__Teks Sumber__:
Tuesday, December 30, 2008

NOTHING IMPOSSIBLE

dari Bang Jay d'terrorist nich.. bisa menginspirasi buat kita semua..

* * *

Ia memiliki pasokan makanan yang cukup untuk lima hari, sebuah Alkitab dan The Pilgrim’s Progress (dua hartanya), sebuah kapak kecil untuk melindungi diri dan selembar selimut lusuh. Dengan barang-barang ini, Legson Kayira bersemangat memulai perjalanan hidupnya. Ia akan berjalan dari desanya di Nyasaland, ke utara menyeberangi padang gurun Afrika Timur ke Cairo, di mana ia akan menumpang sebuah kapal ke Amerika untuk mendapatkan sebuah pendidikan di perguruan tinggi. Ia sama sekali tidak tahu, di mana Amerika!

Ketika itu adalah bulan Oktober 1958. Legson berusia enam belas atau tujuh belas tahun. Orang tuanya tidak berpendidikan dan tidak tahu persis di mana atau seberapa jauhkah Amerika dari tempat mereka tinggal. Dengan enggan mereka memberikan restunya atas perjalanan Legson.

Bagi legson, itu merupakan suatu perjalanan yang berasal dari suatu impian, tidak peduli betapa menyesatkan, yang menguatkan tekadnya untuk mendapatkan suatu pendidikan. Ia ingin seperti pahlawannya, Abraham Lincoln, yang telah bangkit dari kemiskinan untuk berjuang tanpa kenal lelah untuk membantu membebaskan para budak lalu menjadi presiden Amerika. Ia ingin seperti Booker T Washington, yang telah melepaskan diri dari belenggu perbudakan untuk menjadi seorang tokoh reformasi dan pendidikan hebat di Amerika, memberikan harapan dan martabat kepada dirinya sendiri dan kepada rasnya.

__Entri Data__:
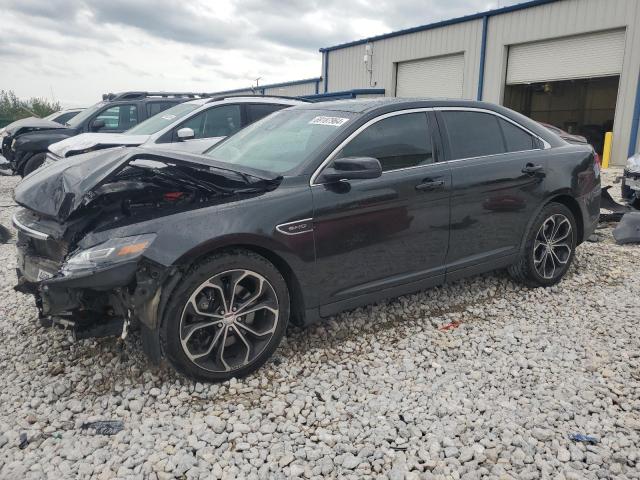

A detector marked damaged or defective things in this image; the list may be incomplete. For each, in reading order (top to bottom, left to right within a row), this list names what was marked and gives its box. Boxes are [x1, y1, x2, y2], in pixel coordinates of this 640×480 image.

crushed hood [6, 117, 67, 136]
crushed hood [49, 133, 151, 158]
crushed hood [13, 147, 280, 222]
broken headlight [624, 154, 640, 174]
broken headlight [62, 235, 156, 276]
front-end damage [12, 148, 282, 362]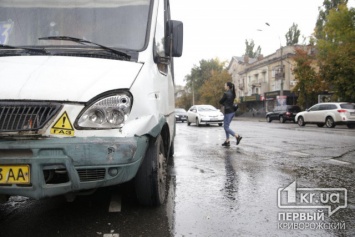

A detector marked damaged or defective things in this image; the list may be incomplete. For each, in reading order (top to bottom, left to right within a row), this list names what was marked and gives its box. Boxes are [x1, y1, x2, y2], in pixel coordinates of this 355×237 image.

crumpled front bumper [0, 135, 149, 200]
damaged white van [0, 0, 184, 206]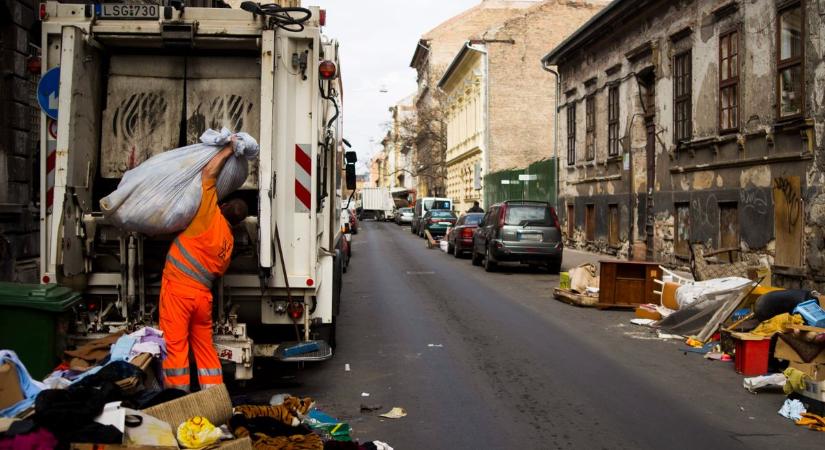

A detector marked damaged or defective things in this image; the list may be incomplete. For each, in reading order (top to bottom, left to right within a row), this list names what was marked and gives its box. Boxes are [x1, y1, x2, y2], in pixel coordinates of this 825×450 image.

peeling plaster facade [544, 0, 820, 288]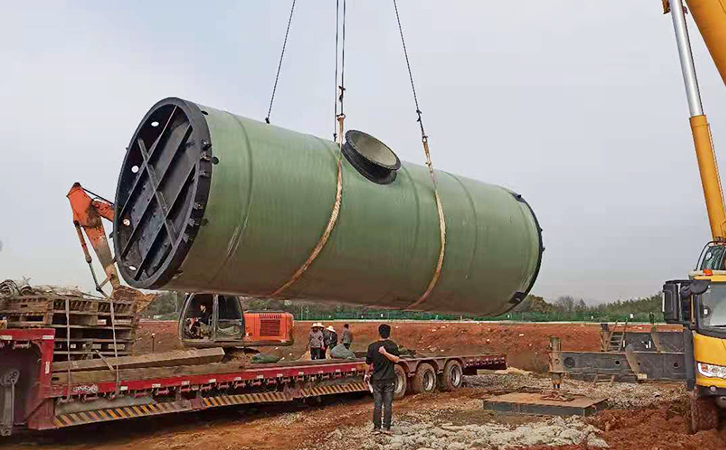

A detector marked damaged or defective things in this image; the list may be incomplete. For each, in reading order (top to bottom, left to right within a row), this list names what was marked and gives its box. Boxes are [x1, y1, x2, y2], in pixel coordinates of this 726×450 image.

rusty metal band [270, 126, 344, 298]
rusty metal band [406, 139, 446, 312]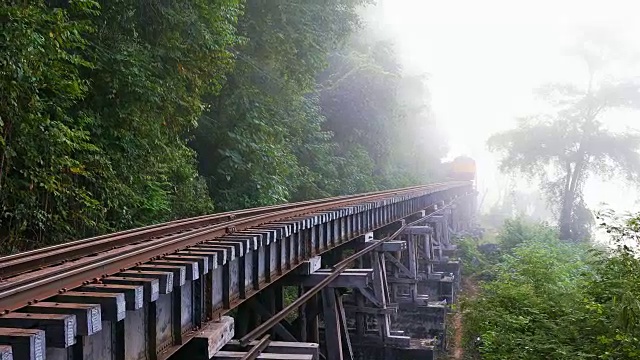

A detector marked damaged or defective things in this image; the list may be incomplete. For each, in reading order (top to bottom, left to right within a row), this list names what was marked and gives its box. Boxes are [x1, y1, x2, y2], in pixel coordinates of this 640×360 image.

rusty railway track [0, 183, 464, 312]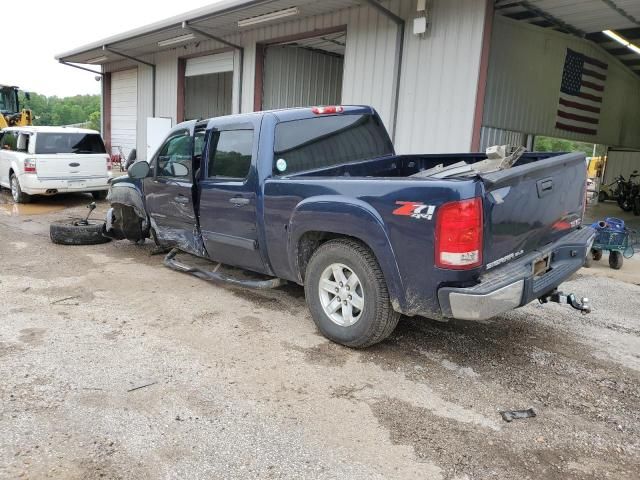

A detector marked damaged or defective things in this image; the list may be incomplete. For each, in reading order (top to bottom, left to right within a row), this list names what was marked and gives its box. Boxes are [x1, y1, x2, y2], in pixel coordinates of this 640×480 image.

detached tire on ground [49, 219, 111, 246]
damaged pickup truck [105, 105, 596, 346]
detached tire on ground [304, 238, 400, 346]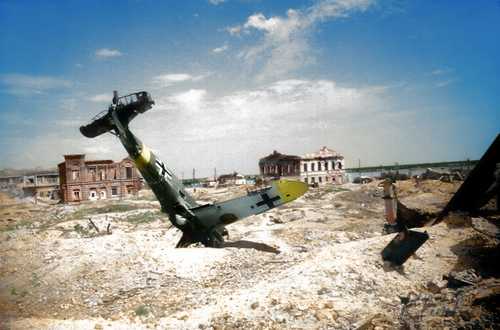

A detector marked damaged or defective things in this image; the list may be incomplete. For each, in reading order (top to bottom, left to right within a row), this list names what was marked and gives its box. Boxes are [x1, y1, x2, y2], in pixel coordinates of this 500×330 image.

damaged brick building [58, 153, 143, 202]
crashed airplane [79, 90, 306, 248]
damaged brick building [260, 148, 346, 186]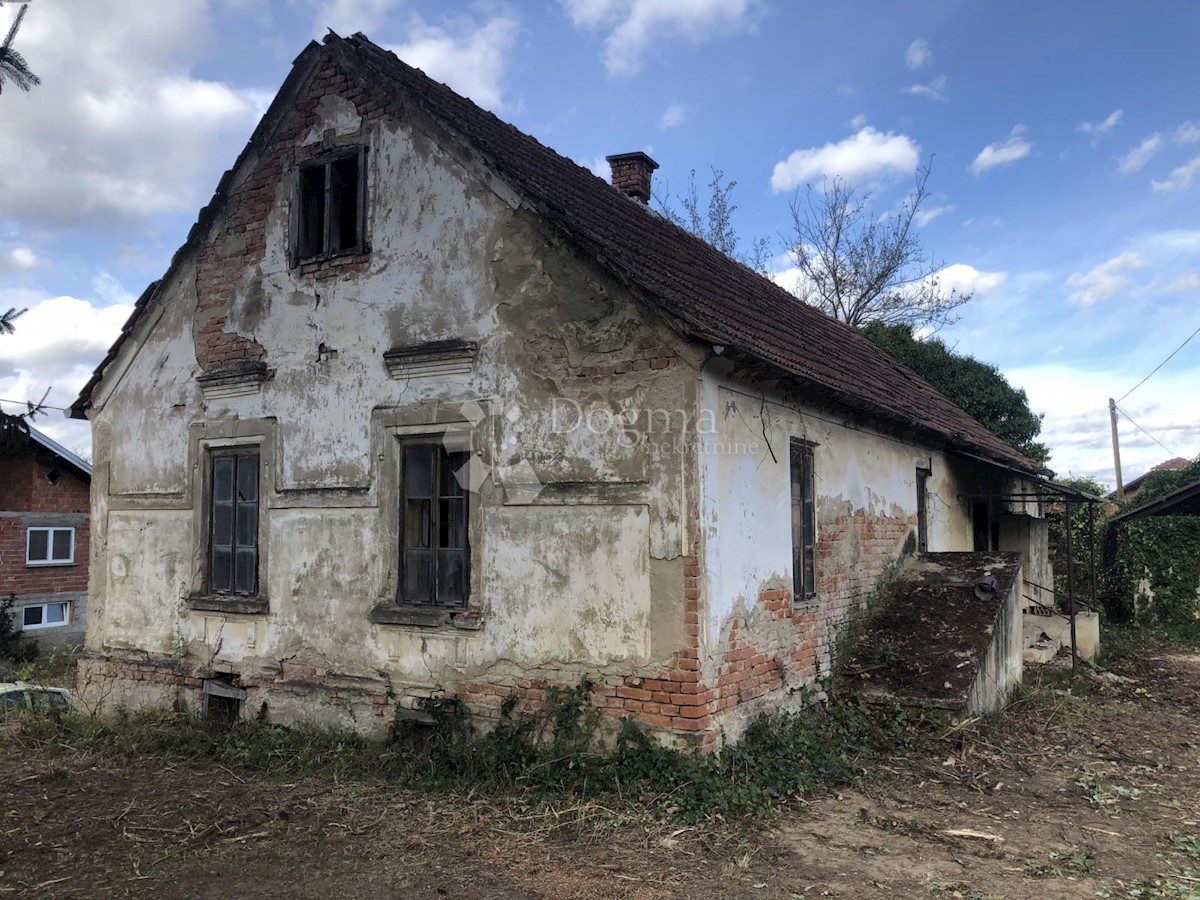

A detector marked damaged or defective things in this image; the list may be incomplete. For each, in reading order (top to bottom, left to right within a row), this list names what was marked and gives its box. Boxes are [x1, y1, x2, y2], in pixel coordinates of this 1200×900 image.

broken attic window frame [291, 145, 362, 264]
peeling plaster wall [84, 65, 700, 739]
broken attic window frame [208, 448, 260, 600]
broken attic window frame [393, 441, 468, 609]
broken attic window frame [787, 441, 816, 609]
peeling plaster wall [700, 367, 988, 739]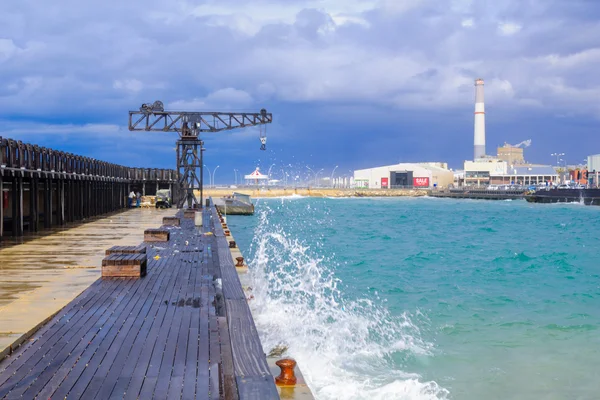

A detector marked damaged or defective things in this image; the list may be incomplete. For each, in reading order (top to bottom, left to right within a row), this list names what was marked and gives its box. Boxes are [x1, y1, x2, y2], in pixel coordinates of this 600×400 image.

rusty metal fitting [276, 358, 296, 386]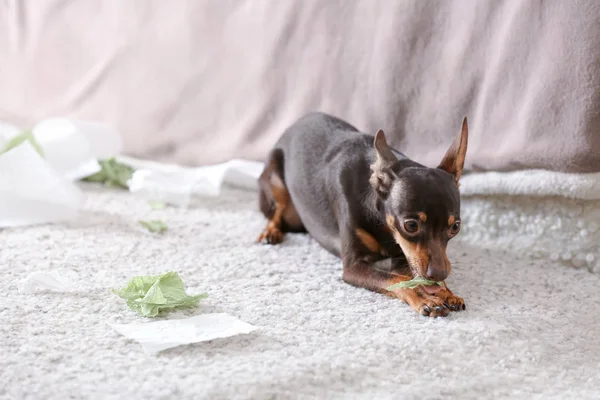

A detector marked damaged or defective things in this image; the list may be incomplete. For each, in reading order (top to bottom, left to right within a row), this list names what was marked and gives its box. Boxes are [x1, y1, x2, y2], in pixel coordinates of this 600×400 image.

green torn paper on carpet [0, 130, 44, 157]
torn white paper [0, 142, 85, 227]
green torn paper on carpet [81, 158, 133, 189]
torn white paper [124, 157, 262, 206]
torn white paper [17, 270, 77, 292]
green torn paper on carpet [112, 270, 209, 318]
torn white paper [112, 312, 258, 354]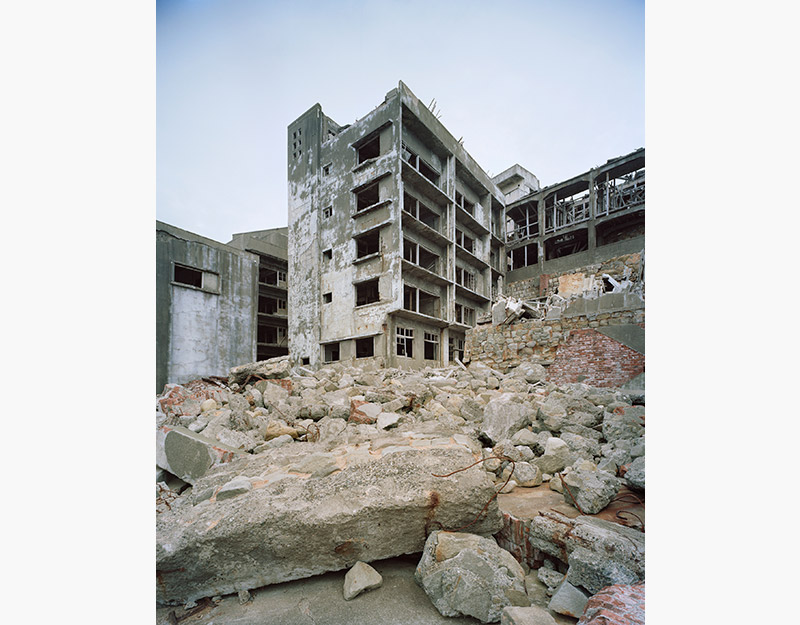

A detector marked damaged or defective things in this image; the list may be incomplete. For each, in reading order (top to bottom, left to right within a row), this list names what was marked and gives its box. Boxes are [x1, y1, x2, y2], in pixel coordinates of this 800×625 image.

broken concrete slab [155, 422, 245, 486]
broken concrete slab [156, 442, 500, 608]
broken concrete slab [342, 560, 382, 600]
broken concrete slab [416, 532, 528, 624]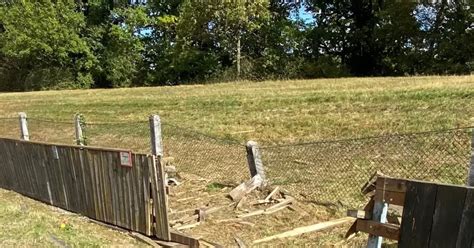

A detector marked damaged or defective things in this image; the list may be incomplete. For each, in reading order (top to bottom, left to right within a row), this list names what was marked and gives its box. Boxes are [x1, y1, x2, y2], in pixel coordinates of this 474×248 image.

broken wood debris [254, 217, 354, 244]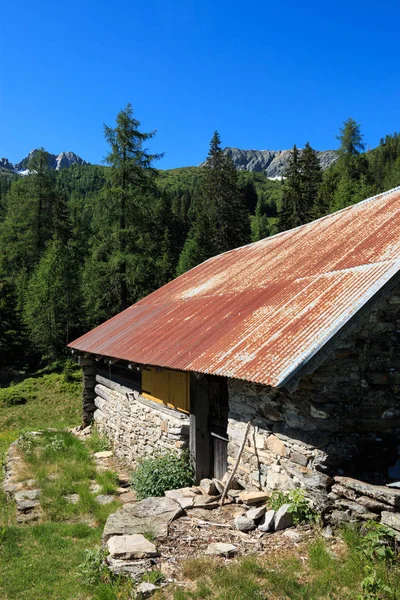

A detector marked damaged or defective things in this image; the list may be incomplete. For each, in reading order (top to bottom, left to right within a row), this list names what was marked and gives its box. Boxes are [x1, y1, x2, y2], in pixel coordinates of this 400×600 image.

rusty corrugated roof [69, 185, 400, 386]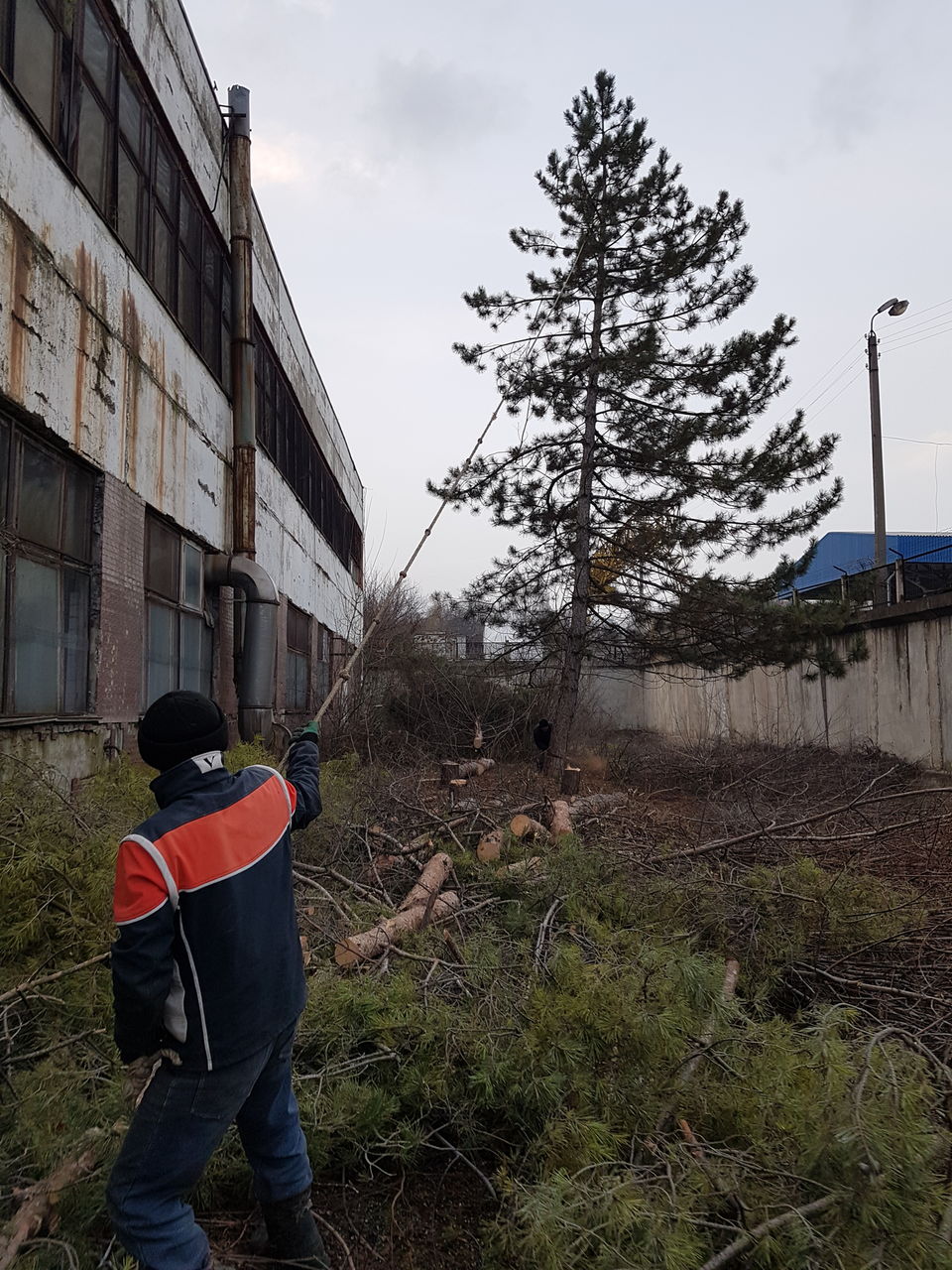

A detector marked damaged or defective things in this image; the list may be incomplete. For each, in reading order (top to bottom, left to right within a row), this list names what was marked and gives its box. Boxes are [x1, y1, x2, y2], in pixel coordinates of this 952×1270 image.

broken window pane [13, 0, 57, 135]
rusty stained wall [0, 89, 230, 546]
broken window pane [18, 439, 61, 548]
broken window pane [12, 556, 59, 715]
broken window pane [146, 596, 176, 705]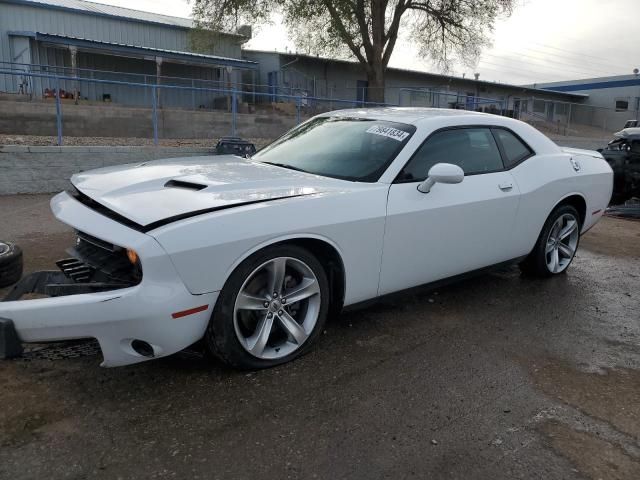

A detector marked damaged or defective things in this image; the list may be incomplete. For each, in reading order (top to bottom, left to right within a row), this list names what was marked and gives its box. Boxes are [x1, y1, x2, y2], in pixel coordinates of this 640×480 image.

damaged front bumper [0, 192, 218, 368]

__Tugas Anda__:
**1.** Jawablah pertanyaan berikut berdasarkan teks tentang Legson Kayira.
(a) Barang apa yang dibawa Legson untuk melindungi diri?
(b) Pada bulan dan tahun berapa perjalanan itu terjadi?
(c) Siapa pahlawan Legson yang bangkit dari kemiskinan lalu menjadi presiden Amerika?
**2.** Berikan lanjutan teks tentang perjalanan Legson Kayira, dimulai sesudah kalimat terakhir yang ada.
Data tersebut adalah bahan tersendiri yang terpisah dari teks tentang Legson Kayira.

__Jawaban yang Tersedia__:
**1.**
(a) Sebuah kapak kecil.
(b) Oktober 1958.
(c) Abraham Lincoln.

**2.**
Seperti model-model peran yang hebat ini, Legson ingin melayani umat manusia, untuk menghasilkan sesuatu yang berbeda di dunia. Untuk meralisasikan sasarannya, ia memerlukan suatu pendidikan kelas satu. Ia tahu bahwa tempat terbaik untuk mendapatkannya adalah Amerika.

Lupa bahwa Legson tidak mempunyai uang atas namanya sendiri atau suatu cara untuk membayar ongkos perjalanannya.

Lupa bahwa ia tidak tahu perguruan tinggi apa yang akan ia masuki atau apakah ia akan diterima.

Lupa bahwa Cairo berjarak 3.000 mil dari Amerika dan di antaranya ada ratusan suku yang berbicara lebih dari lima puluh bahasa yang berbeda, yang tidak satupun penduduknya dikenal Legson.

Lupakan semua itu. Legson melupakannya. Ia harus melupakannya. Ia mengesampingkan segala sesuatu dari benaknya kecuali impian untuk sampai ke negeri di mana ia bisa membentuk nasibnya sendiri. Amerika adalah negeri impiannya. Dengan kemampuannya, ia mulai melakukan sesuatu.

Ia tidak selalu memiliki tekad yang kuat. Sebagai seorang pemuda, ia kadang-kadang menggunakan kemiskinannya sebagai suatu alasan untuk tidak berbuat yang terbaik di sekolah atau untuk tidak menyelesaikan sesuatu. Saya hanyalah seorang anak miskin, katanya kepada dirinya sendiri. Apa yang bisa saya lakukan ?

Seperti banyak teman-temannya di desa, mudah bagi Legson untuk meyakini bahwa belajar merupakan suatu pemborosan waktu bagi anak miskin dari kota Karongo di Nyasaland. Lalu dalam buku-buku yang diberikan oleh para misionaris, ia menemukan Abraham lincoln dan Booker T Washington. Kisah-kisah mereka memberikan inspirasi kepadanya untuk memimpikan hal-hal yang lebih besar untuk hidupnya, dan ia menyadari bahwa pendidikan merupakan langkah pertamanya. Jadi ia menciptakan gagasan untuk perjalanannya ke Cairo.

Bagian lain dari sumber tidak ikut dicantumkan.